What did you do? Did you take it or flush it? If you took it anyway, you’re in good company, surveys show people take expired medications a lot. Taking expired medication is pretty common, but the question is whether it’s smart.
What Does the Expiration Date Mean?
Let’s look at the expired medication issue more closely. The FDA first required medication makers to post an expiration date in 1979. Before that time, medications didn’t have an expiration date. Does that mean an expiration date isn’t THAT important? After all, it took a long time to require an expiration date.
The reason expiration dates came into being is the result of a study by the Food and Drug Administration. The military had accumulated a huge stockpile of medications and didn’t like the idea of throwing them out after a year or two. Not only is tossing them costly, they need to be disposed of properly.
Probably some of you feel like that too. Medications are NOT cheap. So, a team of researchers monitored the potency of the military’s medications over many years. What they found was 90% of the medications they tested, both prescription and non-prescription, still retained their potency 15 years after the expiration date expired.
Fifteen years? That’s pretty awesome, right? While 90% is a hefty percentage, that still leaves 10% that DID lose some of their potency.
Sometimes the medication is even tougher than the illness – Sanya-Richards Ross
The expiration date on most medications is between 12 and 60 months, but, as the above study shows, a drug doesn’t magically lose its potency the day after it expires. It’s a slow process that occurs over years for MOST medications.
In fact, the expiration date on a medication is a GUARANTEE that the medication, stored under proper conditions, will retain at least 90% of its potency before the expiration date. That doesn’t mean the potency will take a nosedive once that date arrives, it will be a gradual process.
Is It Safe to Take Expired Medications?
It’s helpful to know that most medications retain their potency even after they expire – but what about safety? These studies didn’t address the safety issue – only potency or how much of the active ingredients remained.

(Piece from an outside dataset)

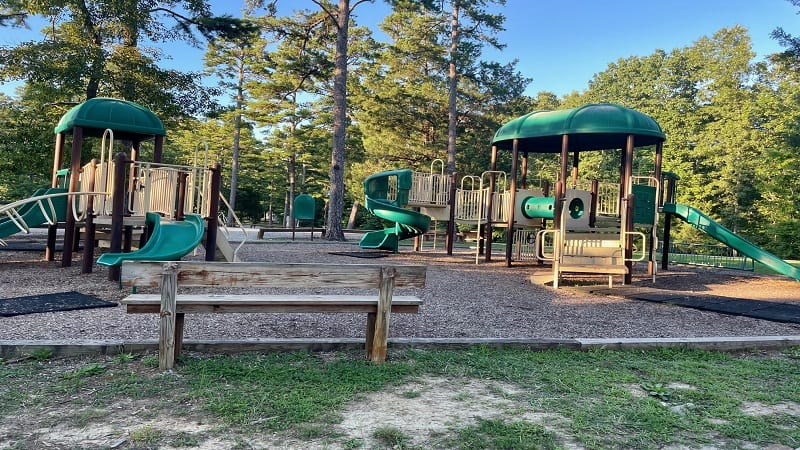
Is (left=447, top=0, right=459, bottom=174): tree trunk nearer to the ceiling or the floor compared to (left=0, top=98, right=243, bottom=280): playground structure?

Remember, medications are usually a mixture of a variety of chemicals with different properties. Over time, chemical reactions can take place that create new compounds. How stable medications are and how resistant they are to reacting with each other depends on the particular medication, the length of time that’s passed as well as exposure to light, humidity, temperature extremes, and air.
If you store medications in an area where they’re exposed to light or heat, they’re more likely to react with each other and potentially form unhealthy compounds. That’s why many medications and supplements come in dark bottles that minimize exposure to light.